The answer must restate the records below word for word.
★ ★ ★
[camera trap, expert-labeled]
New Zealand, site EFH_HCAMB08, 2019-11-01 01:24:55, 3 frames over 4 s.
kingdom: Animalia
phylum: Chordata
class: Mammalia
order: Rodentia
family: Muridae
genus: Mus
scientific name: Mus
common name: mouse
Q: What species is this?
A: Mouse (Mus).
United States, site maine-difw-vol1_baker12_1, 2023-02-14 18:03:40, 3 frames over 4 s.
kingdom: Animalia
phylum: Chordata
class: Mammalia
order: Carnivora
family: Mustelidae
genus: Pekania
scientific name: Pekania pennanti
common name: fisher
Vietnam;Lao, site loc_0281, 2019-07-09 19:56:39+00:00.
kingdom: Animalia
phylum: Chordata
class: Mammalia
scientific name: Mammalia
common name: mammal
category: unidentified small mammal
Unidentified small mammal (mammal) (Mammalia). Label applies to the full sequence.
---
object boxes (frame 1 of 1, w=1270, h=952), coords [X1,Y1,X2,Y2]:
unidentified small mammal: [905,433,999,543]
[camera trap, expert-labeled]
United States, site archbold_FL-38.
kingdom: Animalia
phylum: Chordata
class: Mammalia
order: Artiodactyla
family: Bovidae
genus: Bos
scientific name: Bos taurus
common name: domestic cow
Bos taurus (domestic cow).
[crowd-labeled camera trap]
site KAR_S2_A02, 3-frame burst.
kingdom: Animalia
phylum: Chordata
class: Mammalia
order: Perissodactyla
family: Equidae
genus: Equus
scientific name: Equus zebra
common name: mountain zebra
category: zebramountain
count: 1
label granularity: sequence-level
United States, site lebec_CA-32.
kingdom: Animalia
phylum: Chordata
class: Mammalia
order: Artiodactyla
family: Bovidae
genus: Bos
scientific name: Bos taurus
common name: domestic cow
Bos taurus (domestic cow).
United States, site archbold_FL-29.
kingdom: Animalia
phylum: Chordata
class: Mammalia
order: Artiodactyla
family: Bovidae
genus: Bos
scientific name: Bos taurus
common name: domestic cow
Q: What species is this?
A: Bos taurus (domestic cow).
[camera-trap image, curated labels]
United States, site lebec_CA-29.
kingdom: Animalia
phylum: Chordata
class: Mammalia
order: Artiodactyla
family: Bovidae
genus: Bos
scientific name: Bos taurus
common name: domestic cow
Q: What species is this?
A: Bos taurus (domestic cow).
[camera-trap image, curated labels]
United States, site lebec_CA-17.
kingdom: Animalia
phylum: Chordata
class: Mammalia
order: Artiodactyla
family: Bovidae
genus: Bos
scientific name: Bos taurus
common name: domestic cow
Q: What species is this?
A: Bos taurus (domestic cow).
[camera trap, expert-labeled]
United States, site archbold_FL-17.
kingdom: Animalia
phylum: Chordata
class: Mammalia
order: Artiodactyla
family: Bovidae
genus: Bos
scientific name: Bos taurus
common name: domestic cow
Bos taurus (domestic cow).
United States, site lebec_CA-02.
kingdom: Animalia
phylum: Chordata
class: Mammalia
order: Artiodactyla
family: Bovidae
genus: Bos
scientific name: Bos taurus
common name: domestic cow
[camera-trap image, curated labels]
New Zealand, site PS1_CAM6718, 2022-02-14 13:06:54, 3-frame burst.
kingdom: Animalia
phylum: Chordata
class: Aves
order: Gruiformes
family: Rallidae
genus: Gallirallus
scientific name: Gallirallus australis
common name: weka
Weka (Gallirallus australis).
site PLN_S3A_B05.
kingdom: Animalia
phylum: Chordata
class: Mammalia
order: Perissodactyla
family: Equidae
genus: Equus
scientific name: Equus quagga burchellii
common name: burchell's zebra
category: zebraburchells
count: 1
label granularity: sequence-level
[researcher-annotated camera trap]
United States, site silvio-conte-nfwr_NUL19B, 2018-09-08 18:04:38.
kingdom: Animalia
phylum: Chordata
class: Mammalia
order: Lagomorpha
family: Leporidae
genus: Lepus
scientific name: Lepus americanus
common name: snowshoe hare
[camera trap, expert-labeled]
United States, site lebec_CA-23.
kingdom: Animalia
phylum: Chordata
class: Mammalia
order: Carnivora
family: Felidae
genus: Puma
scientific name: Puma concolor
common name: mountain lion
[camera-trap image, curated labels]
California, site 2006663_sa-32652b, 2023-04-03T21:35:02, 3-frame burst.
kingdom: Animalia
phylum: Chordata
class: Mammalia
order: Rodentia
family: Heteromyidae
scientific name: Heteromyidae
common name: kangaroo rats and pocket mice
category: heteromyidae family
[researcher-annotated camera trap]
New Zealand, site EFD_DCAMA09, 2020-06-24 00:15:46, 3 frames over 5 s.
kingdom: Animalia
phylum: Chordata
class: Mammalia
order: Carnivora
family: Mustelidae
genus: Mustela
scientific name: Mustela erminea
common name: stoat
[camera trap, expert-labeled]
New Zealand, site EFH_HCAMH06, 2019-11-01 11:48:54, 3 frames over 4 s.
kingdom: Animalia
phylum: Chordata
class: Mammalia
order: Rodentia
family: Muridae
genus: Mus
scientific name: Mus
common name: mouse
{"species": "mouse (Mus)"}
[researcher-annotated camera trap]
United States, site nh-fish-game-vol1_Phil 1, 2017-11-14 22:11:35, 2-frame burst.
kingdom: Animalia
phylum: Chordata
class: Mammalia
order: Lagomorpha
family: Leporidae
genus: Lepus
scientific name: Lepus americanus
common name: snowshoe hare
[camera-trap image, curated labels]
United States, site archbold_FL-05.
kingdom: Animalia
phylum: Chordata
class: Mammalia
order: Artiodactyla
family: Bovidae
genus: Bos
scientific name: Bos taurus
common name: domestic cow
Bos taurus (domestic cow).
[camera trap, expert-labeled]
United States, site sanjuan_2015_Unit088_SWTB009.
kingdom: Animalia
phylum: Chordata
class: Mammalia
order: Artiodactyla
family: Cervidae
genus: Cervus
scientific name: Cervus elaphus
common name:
★ ★ ★
REPLY
[camera trap, expert-labeled]
New Zealand, site EFH_HCAMB08, 2019-11-01 01:24:55, 3 frames over 4 s.
kingdom: Animalia
phylum: Chordata
class: Mammalia
order: Rodentia
family: Muridae
genus: Mus
scientific name: Mus
common name: mouse
Q: What species is this?
A: Mouse (Mus).
United States, site maine-difw-vol1_baker12_1, 2023-02-14 18:03:40, 3 frames over 4 s.
kingdom: Animalia
phylum: Chordata
class: Mammalia
order: Carnivora
family: Mustelidae
genus: Pekania
scientific name: Pekania pennanti
common name: fisher
Vietnam;Lao, site loc_0281, 2019-07-09 19:56:39+00:00.
kingdom: Animalia
phylum: Chordata
class: Mammalia
scientific name: Mammalia
common name: mammal
category: unidentified small mammal
Unidentified small mammal (mammal) (Mammalia). Label applies to the full sequence.
---
object boxes (frame 1 of 1, w=1270, h=952), coords [X1,Y1,X2,Y2]:
unidentified small mammal: [905,433,999,543]
[camera trap, expert-labeled]
United States, site archbold_FL-38.
kingdom: Animalia
phylum: Chordata
class: Mammalia
order: Artiodactyla
family: Bovidae
genus: Bos
scientific name: Bos taurus
common name: domestic cow
Bos taurus (domestic cow).
[crowd-labeled camera trap]
site KAR_S2_A02, 3-frame burst.
kingdom: Animalia
phylum: Chordata
class: Mammalia
order: Perissodactyla
family: Equidae
genus: Equus
scientific name: Equus zebra
common name: mountain zebra
category: zebramountain
count: 1
label granularity: sequence-level
United States, site lebec_CA-32.
kingdom: Animalia
phylum: Chordata
class: Mammalia
order: Artiodactyla
family: Bovidae
genus: Bos
scientific name: Bos taurus
common name: domestic cow
Bos taurus (domestic cow).
United States, site archbold_FL-29.
kingdom: Animalia
phylum: Chordata
class: Mammalia
order: Artiodactyla
family: Bovidae
genus: Bos
scientific name: Bos taurus
common name: domestic cow
Q: What species is this?
A: Bos taurus (domestic cow).
[camera-trap image, curated labels]
United States, site lebec_CA-29.
kingdom: Animalia
phylum: Chordata
class: Mammalia
order: Artiodactyla
family: Bovidae
genus: Bos
scientific name: Bos taurus
common name: domestic cow
Q: What species is this?
A: Bos taurus (domestic cow).
[camera-trap image, curated labels]
United States, site lebec_CA-17.
kingdom: Animalia
phylum: Chordata
class: Mammalia
order: Artiodactyla
family: Bovidae
genus: Bos
scientific name: Bos taurus
common name: domestic cow
Q: What species is this?
A: Bos taurus (domestic cow).
[camera trap, expert-labeled]
United States, site archbold_FL-17.
kingdom: Animalia
phylum: Chordata
class: Mammalia
order: Artiodactyla
family: Bovidae
genus: Bos
scientific name: Bos taurus
common name: domestic cow
Bos taurus (domestic cow).
United States, site lebec_CA-02.
kingdom: Animalia
phylum: Chordata
class: Mammalia
order: Artiodactyla
family: Bovidae
genus: Bos
scientific name: Bos taurus
common name: domestic cow
[camera-trap image, curated labels]
New Zealand, site PS1_CAM6718, 2022-02-14 13:06:54, 3-frame burst.
kingdom: Animalia
phylum: Chordata
class: Aves
order: Gruiformes
family: Rallidae
genus: Gallirallus
scientific name: Gallirallus australis
common name: weka
Weka (Gallirallus australis).
site PLN_S3A_B05.
kingdom: Animalia
phylum: Chordata
class: Mammalia
order: Perissodactyla
family: Equidae
genus: Equus
scientific name: Equus quagga burchellii
common name: burchell's zebra
category: zebraburchells
count: 1
label granularity: sequence-level
[researcher-annotated camera trap]
United States, site silvio-conte-nfwr_NUL19B, 2018-09-08 18:04:38.
kingdom: Animalia
phylum: Chordata
class: Mammalia
order: Lagomorpha
family: Leporidae
genus: Lepus
scientific name: Lepus americanus
common name: snowshoe hare
[camera trap, expert-labeled]
United States, site lebec_CA-23.
kingdom: Animalia
phylum: Chordata
class: Mammalia
order: Carnivora
family: Felidae
genus: Puma
scientific name: Puma concolor
common name: mountain lion
[camera-trap image, curated labels]
California, site 2006663_sa-32652b, 2023-04-03T21:35:02, 3-frame burst.
kingdom: Animalia
phylum: Chordata
class: Mammalia
order: Rodentia
family: Heteromyidae
scientific name: Heteromyidae
common name: kangaroo rats and pocket mice
category: heteromyidae family
[researcher-annotated camera trap]
New Zealand, site EFD_DCAMA09, 2020-06-24 00:15:46, 3 frames over 5 s.
kingdom: Animalia
phylum: Chordata
class: Mammalia
order: Carnivora
family: Mustelidae
genus: Mustela
scientific name: Mustela erminea
common name: stoat
[camera trap, expert-labeled]
New Zealand, site EFH_HCAMH06, 2019-11-01 11:48:54, 3 frames over 4 s.
kingdom: Animalia
phylum: Chordata
class: Mammalia
order: Rodentia
family: Muridae
genus: Mus
scientific name: Mus
common name: mouse
{"species": "mouse (Mus)"}
[researcher-annotated camera trap]
United States, site nh-fish-game-vol1_Phil 1, 2017-11-14 22:11:35, 2-frame burst.
kingdom: Animalia
phylum: Chordata
class: Mammalia
order: Lagomorpha
family: Leporidae
genus: Lepus
scientific name: Lepus americanus
common name: snowshoe hare
[camera-trap image, curated labels]
United States, site archbold_FL-05.
kingdom: Animalia
phylum: Chordata
class: Mammalia
order: Artiodactyla
family: Bovidae
genus: Bos
scientific name: Bos taurus
common name: domestic cow
Bos taurus (domestic cow).
[camera trap, expert-labeled]
United States, site sanjuan_2015_Unit088_SWTB009.
kingdom: Animalia
phylum: Chordata
class: Mammalia
order: Artiodactyla
family: Cervidae
genus: Cervus
scientific name: Cervus elaphus
common name:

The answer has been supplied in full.